A Chegada da Inquisição (maldita) 1490-1491
Saulo
«(…) Mas eu não estava morto,
embora, por muitos dias e muitas noites após deixar Las Conchas, tivesse
desejado estar. Os soldados em pouco tempo dispersaram a multidão que se
juntara do lado de fora da propriedade de dom Vicente Alonzo Carbazón. Então o
tenente deu um puxão na ponta da corda e me arrastou para fora do portão e
através da estrada. Seus soldados nos seguiram, dando-me bofetadas e chutes o
caminho todo na direcção da zona portuária até encontrarem o navio no qual
compraram passagens. Gostaria de não ter de me preocupar em procurar uma galé
para levá-lo como escravo, comentou o tenente, quando tropecei e caí ao
subirmos a prancha. Não quero esse tipo de escória comigo quando nos juntarmos
aos exércitos do rei e da rainha. Podemos jogá-lo ao mar com o lixo, quando
deixarmos o porto, sugeriu um dos soldados. O tenente grunhiu. Talvez o cadáver
flutue até à praia e revele o que fiz. Não arriscarei enfurecer aquele
magistrado, caso ele descubra que matei o rapaz após ele decidir que sua vida seria
poupada. O capitão do navio, que ouvira a conversa, sugeriu: Se não
encontrarmos uma galé entre aqui e a primeira terra avistada, vamos amarrá-lo
na âncora e baixá-lo com ela. Deu uma piscadela. Podemos dizer que ele ficou
preso na corda e foi arrastado por cima da murada. Ele me agarrou pelo cabelo,
puxou-me pelo convés e me arremessou para o interior de um dos porões, onde caí
violentamente, batendo braços, pernas e a cabeça contra fardos e caixas de
carga, até parar sobre um chão de madeira maciça. Mal havia recuperado o fôlego
quando a abertura foi trancada e a luz se extinguiu. Aquele era um novo terror
para mim. Eu nunca estivera numa escuridão total; o sangue aumentou
repentinamente atrás dos meus olhos enquanto tateava loucamente com os braços
estendidos para encontrar algo em que me apoiar. O navio estremeceu quando os
marinheiros se prepararam para partir. Subitamente o mundo se movimentou debaixo
dos meus pés e o universo inteiro deslizou.
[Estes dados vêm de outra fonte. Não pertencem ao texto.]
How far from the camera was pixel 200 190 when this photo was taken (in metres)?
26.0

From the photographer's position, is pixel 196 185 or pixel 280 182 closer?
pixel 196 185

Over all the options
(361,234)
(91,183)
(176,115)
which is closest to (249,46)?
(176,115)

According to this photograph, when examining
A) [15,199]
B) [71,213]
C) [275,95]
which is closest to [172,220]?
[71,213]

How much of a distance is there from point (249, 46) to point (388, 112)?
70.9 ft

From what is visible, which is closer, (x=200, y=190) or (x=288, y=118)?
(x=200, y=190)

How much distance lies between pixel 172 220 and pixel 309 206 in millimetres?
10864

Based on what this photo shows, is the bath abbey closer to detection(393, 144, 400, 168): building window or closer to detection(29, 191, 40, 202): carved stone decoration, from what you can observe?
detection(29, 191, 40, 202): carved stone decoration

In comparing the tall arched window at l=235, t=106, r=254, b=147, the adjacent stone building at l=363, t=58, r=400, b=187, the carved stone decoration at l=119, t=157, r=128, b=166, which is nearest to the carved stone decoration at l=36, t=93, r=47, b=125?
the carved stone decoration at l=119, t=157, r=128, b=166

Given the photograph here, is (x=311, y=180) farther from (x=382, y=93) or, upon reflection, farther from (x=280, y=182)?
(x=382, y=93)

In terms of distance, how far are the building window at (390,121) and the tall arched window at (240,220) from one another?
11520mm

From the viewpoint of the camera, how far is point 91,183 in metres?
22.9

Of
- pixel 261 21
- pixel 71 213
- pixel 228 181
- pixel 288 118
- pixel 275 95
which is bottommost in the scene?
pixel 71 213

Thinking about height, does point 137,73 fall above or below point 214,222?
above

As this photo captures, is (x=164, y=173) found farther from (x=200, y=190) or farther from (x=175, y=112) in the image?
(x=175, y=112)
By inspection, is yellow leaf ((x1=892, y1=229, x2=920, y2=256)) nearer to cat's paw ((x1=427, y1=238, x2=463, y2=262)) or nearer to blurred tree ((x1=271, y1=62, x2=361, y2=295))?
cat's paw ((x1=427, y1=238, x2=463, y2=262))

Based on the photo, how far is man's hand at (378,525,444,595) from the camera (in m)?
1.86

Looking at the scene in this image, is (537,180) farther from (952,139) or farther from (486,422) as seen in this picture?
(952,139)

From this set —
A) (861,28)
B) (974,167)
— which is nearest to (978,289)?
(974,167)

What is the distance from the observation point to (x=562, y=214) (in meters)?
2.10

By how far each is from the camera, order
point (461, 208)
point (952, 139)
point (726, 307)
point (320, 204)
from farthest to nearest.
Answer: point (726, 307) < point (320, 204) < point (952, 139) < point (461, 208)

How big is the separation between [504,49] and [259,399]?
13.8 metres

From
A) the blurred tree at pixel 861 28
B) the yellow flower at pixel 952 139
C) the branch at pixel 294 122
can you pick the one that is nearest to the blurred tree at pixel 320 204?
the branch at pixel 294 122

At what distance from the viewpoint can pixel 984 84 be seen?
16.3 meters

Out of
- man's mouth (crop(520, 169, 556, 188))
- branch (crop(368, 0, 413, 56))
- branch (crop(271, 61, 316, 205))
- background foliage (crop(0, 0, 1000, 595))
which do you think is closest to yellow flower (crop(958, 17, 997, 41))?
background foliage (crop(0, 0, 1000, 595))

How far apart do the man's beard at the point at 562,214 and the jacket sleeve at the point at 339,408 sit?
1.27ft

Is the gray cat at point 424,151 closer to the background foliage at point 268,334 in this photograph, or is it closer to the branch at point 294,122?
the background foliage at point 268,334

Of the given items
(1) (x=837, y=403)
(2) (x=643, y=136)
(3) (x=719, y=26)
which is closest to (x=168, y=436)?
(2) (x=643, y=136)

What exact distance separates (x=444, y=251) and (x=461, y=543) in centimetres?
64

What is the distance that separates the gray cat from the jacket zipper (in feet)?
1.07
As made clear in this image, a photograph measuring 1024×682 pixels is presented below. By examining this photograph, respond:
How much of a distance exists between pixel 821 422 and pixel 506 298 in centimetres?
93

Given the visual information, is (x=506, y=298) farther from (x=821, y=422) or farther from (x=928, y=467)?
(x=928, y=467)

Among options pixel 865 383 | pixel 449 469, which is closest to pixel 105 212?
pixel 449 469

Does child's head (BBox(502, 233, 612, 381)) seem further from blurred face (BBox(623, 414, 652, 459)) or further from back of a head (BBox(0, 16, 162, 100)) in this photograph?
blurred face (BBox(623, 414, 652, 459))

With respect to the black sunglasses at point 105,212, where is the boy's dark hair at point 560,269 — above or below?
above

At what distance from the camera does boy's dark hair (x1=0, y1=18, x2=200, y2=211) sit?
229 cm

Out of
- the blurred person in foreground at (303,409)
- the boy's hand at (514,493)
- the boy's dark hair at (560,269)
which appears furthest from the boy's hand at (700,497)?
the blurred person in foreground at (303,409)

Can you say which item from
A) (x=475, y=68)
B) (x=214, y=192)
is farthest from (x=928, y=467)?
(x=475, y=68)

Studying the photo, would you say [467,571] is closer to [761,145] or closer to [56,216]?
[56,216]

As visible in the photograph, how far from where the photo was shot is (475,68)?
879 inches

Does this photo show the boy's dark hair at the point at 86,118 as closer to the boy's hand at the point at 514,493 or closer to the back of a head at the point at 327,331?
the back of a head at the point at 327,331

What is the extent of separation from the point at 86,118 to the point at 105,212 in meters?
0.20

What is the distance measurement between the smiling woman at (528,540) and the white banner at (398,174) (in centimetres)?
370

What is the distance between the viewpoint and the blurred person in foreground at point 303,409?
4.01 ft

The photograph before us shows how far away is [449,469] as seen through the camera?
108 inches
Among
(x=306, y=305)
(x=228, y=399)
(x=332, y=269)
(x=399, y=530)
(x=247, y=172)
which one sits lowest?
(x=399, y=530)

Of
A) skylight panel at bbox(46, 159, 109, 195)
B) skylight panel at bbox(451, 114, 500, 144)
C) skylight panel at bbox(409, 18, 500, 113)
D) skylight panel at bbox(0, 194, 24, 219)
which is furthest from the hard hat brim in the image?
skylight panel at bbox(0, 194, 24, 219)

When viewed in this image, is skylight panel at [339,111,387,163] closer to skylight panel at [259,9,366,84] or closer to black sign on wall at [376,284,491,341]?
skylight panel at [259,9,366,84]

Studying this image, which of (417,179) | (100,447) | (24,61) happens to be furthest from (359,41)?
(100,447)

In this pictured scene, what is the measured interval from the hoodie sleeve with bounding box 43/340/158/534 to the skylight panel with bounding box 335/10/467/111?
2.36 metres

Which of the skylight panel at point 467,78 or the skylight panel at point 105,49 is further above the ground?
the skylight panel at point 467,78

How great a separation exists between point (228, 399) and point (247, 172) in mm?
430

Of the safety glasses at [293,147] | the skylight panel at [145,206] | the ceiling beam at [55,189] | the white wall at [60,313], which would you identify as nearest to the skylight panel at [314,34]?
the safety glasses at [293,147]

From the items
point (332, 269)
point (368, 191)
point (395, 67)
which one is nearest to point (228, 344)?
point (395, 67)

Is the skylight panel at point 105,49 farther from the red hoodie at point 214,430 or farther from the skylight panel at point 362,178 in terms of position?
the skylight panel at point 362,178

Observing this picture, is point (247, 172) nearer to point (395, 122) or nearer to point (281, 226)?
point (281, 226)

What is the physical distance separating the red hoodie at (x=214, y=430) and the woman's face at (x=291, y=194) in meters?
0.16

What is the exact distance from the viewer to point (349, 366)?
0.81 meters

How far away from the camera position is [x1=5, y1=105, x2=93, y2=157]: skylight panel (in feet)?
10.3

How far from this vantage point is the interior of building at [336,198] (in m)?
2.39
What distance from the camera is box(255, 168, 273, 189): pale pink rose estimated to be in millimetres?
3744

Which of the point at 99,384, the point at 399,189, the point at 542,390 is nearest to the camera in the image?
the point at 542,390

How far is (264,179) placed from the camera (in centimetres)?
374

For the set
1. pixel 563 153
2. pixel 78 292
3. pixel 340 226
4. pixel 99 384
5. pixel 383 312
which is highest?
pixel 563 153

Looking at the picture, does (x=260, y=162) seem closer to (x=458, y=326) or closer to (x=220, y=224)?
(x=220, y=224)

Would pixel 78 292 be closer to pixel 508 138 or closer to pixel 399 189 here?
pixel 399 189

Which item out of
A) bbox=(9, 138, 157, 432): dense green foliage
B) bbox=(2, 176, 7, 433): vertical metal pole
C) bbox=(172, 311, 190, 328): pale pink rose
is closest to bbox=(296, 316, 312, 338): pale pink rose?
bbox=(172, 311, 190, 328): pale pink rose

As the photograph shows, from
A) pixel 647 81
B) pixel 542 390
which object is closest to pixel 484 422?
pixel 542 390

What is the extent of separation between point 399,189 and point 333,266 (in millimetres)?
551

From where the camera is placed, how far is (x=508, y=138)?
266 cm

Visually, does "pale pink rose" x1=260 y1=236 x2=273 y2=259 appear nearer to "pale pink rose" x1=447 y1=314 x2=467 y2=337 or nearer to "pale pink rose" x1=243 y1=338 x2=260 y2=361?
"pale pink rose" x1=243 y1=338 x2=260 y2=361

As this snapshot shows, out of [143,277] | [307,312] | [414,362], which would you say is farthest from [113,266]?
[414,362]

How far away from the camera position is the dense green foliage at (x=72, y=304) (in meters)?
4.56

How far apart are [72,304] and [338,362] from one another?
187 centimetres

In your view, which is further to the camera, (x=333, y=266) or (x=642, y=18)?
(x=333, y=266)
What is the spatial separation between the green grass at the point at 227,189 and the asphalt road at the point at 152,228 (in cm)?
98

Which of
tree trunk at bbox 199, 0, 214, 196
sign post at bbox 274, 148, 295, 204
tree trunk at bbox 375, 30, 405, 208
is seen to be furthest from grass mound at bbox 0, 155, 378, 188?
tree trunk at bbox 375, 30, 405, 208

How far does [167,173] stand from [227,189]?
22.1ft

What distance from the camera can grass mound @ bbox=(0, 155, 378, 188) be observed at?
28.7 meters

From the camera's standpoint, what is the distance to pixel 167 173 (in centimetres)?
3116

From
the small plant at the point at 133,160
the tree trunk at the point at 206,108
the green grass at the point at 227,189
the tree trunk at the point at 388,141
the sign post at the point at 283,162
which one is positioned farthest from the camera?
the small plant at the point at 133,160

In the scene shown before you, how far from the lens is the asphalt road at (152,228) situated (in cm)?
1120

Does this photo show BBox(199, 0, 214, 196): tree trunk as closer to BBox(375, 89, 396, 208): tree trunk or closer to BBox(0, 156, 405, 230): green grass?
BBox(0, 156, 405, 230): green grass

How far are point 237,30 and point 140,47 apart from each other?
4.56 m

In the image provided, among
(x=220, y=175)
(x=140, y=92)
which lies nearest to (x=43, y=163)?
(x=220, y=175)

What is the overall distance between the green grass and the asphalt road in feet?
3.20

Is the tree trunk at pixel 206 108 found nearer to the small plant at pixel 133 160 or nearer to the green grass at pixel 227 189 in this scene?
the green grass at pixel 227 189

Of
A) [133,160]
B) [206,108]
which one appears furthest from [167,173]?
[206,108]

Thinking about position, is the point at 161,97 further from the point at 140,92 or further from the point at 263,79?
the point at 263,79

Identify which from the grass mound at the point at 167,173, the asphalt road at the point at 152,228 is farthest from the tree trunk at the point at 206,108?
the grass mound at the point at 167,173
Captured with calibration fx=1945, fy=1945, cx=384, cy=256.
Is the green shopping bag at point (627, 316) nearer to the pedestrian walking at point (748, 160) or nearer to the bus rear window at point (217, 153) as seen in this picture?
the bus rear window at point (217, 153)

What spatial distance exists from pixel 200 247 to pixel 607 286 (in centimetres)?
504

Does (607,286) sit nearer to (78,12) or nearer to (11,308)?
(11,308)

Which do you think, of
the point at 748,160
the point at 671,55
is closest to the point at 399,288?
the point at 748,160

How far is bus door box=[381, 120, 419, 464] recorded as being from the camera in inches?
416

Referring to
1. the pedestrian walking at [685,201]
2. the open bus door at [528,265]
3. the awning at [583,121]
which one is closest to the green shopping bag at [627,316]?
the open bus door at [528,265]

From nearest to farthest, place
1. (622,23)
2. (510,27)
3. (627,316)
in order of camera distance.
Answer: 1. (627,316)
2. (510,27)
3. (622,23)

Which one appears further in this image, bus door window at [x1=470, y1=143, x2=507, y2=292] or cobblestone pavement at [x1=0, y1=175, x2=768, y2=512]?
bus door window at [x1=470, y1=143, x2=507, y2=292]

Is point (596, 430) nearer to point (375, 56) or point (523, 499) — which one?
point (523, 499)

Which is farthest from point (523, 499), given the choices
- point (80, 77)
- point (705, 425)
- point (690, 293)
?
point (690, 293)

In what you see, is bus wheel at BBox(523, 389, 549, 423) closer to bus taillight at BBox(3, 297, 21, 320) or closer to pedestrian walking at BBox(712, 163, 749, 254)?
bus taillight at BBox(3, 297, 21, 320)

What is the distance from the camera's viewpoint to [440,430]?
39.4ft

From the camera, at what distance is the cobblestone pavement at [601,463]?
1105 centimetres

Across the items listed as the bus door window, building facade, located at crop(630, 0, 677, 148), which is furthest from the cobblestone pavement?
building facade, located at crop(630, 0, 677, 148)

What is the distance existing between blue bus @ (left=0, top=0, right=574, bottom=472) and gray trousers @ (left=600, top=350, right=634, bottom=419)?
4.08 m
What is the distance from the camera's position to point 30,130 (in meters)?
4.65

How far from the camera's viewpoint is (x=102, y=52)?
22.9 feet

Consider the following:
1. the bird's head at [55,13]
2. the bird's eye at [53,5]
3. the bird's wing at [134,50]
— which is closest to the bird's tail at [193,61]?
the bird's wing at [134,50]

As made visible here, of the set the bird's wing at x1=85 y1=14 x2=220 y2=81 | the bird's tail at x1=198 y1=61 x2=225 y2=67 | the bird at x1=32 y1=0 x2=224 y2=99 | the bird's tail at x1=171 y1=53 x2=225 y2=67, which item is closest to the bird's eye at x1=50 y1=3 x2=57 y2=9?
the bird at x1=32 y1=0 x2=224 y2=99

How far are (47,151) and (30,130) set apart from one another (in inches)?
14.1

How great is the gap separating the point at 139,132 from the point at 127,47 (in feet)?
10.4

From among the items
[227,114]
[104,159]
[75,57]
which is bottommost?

Minha mente se agitou, pois eu nunca
estivera num barco. As velas rangeram, e começamos a deixar o porto.
Quando o vento aumentou, as ondas
nos arrebataram e a espinha do navio arqueou contra o mar. Aterrorizado pelo
poder primitivo dos elementos, fui jogado de um lado a outro, gritando na
escuridão, enquanto o navio subia e então caía, era erguido e baixado pela mão
de uma criatura gigantesca. Vomitei, emborcando várias e várias vezes, até a ânsia
vazia contrair meu estômago com dores excruciantes, e caí no chão, exausto, e
permaneci ali, choramingando. Não havia como diferençar luz do dia da escuridão.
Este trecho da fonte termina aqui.